The winning project, Wendy, opening at MoMA PS1 in Long Island City in late June, is an experiment that tests how far the boundaries of architecture can expand to create ecological and social effect. Wendy is composed of nylon fabric treated with a ground breaking titania nanoparticle spray to neutralize airborne pollutants. During the summer of 2012, Wendy will clean the air to an equivalent of taking 260 cars off the road. Wendy’s boundary is defined by tools like shade, wind, rain, music, and visual identity to reach past the confines of physical limits. Wendy crafts an environment, not just a space. Spiky arms made of the nylon fabric mentioned above will reach out with micro-programs like blasts of cool air, music, water cannons and mists to create social zones throughout the courtyard. Wendy sits far enough away from the stage used for the annual Warm Up events to let the concerts go on unimpeded, but close enough to the entrance to create a filter and initial impact to visitors. It bridges over the walls into the large and small courtyards of MoMA PS1. Wendy features a simple, inexpensive construction system: the scaffold is deployed efficiently to create a 70’ x 70’ x 45’ volume to form the largest surface area possible.
“The jury was greeted with a particularly impressive group of proposals this year, all of which represented months of sustained research into problems both specific to a summer installation at MoMA PS1 and to new directions for architecture in terms of material research, ecological responses, and recyclability,” said Barry Bergdoll, The Philip Johnson Chief Curator of Architecture and Design at MoMA. “HollwichKushner's design is at once based in emerging science of materials related to environmental cleansing—the material actually removes the carbon dioxide emissions produced by cars in Long Island City—but also on a zany quest for a space that is simply good fun.
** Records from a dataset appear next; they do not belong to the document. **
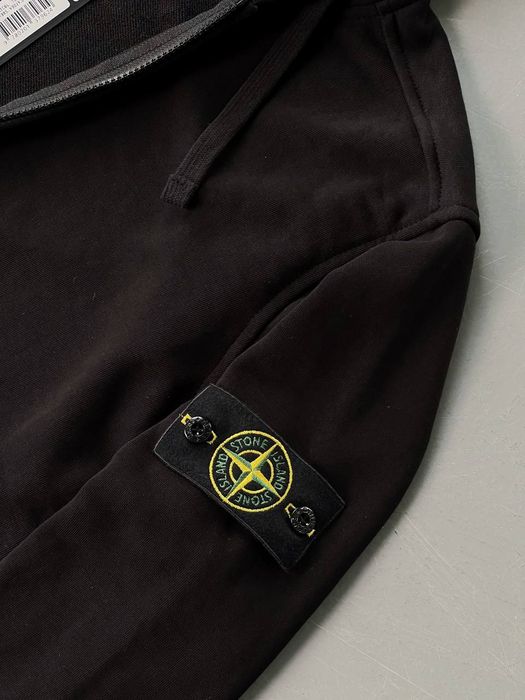 Зіп худі Stone island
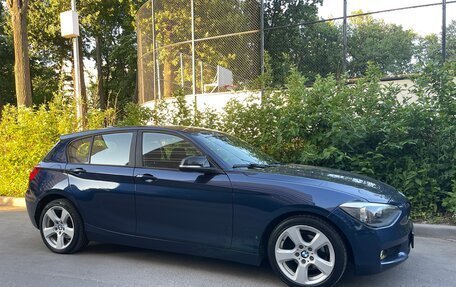 BMW 1 серия, 2012 год, 790 000 рублей, 3 фотография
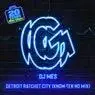 Cover Image for Detroit Ratchet City Know-Tek-No Mix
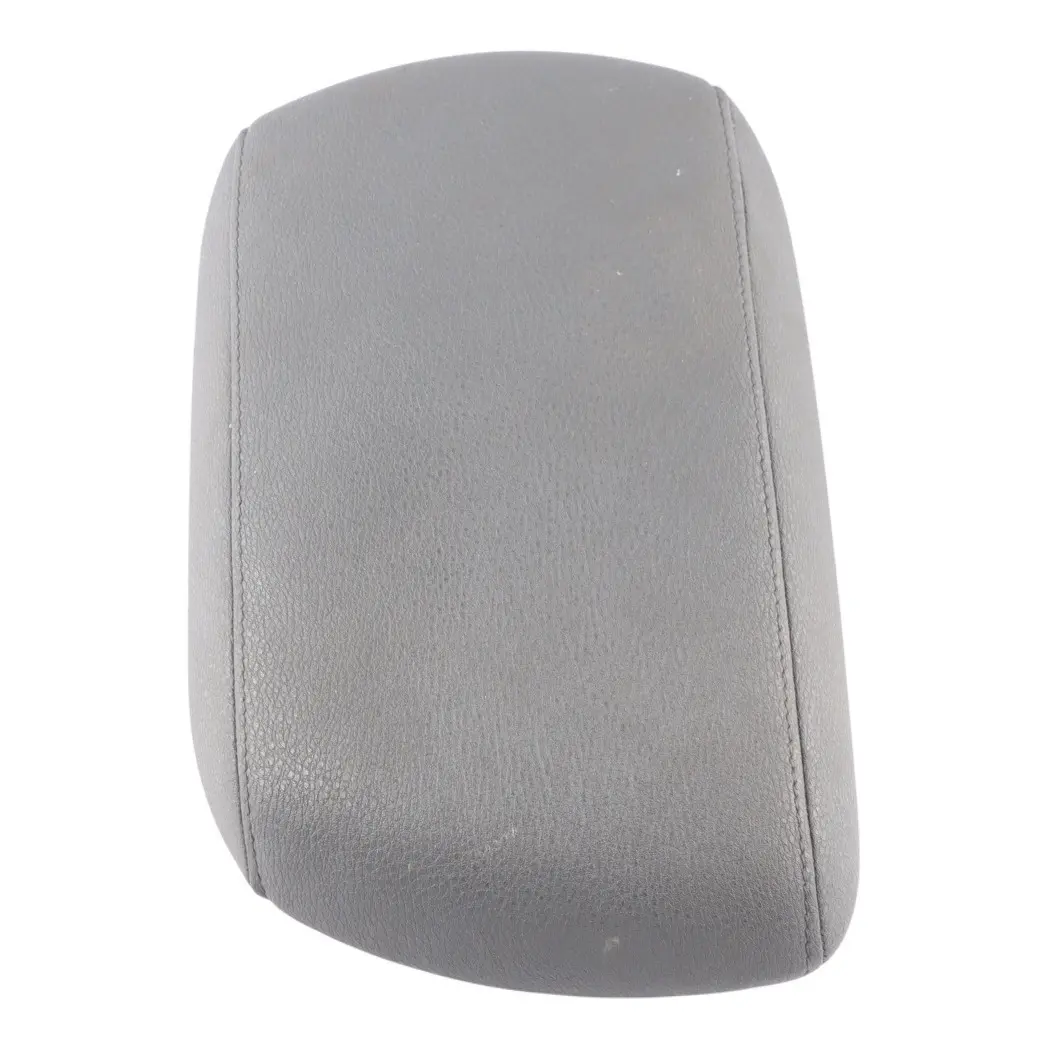 Centre Console Armrest Black to BMW X1 Series E84 Cover with Part number 2993647 BMW X1 Series E84 Cover Centre Console Armrest Black - SKU RHD-2993647-1 - Part number 2993647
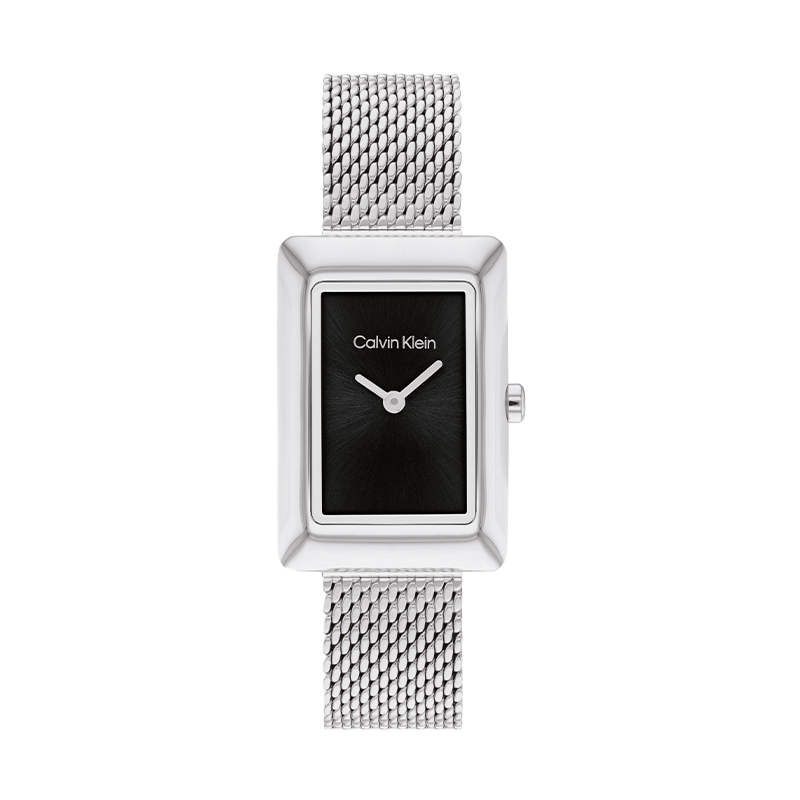 Relógio Calvin Klein Styled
Even passengers on the elevated 7 train will feel compelled to head to MoMA PS1 to experience Wendy and figure out what in the world it can possibly be all about."
"HollwichKushner is proposing a monumental gesture in the MoMA PS1 courtyard that, in its dimension and volume, creates a dialogue with the, at the moment, currently installed geodesic dome,” added Klaus Biesenbach, Director of MoMA PS1 and Chief Curator at Large at MoMA. “While the dome hosts our winter series SUNDAY SESSIONS, Wendy will enhance the courtyard environment for our famed summer Warm Up series. The project is not only innovative but also visualizes ecological awareness and responsibility."
“HollwichKushner's proposal for YAP 2012 is sure to make a memorable impression over the summer at MoMA PS1,” said Pedro Gadanho, Curator in MoMA’s Department of Architecture and Design. “It is iconic, but with a twist. By combining off-the-shelf materials and scaffolding systems with the latest cry in nanotechnology it is able to produce both an out-of-the-box ecological statement and a bold architectural gesture. It is economical and terse in terms of its design, and yet, through its positioning and scale, it also smartly projects different possibilities for use and social appropriation across the entire site where it sits—including the ability to reach out for those outside the museum's walls.” The other finalists for this year’s MoMA PS1 Young Architects Program were AEDS|Ammar Eloueini Digit-all Studio (Ammar Eloueini, Paris, France/New Orleans, LA), Cameron Wu (Cambridge, MA), Ibañez Kim Studio (Mariana Ibañez and Simon Kim, Cambridge, MA), and UrbanLab (Martin Felsen and Sarah Dunn, Chicago, IL). An exhibition of the five finalists' proposed projects will be on view at MoMA over the summer, organized by Barry Bergdoll, MoMA Philip Johnson Chief Curator, with Whitney May, Department Assistant, Department of Architecture and Design, The Museum of Modern Art.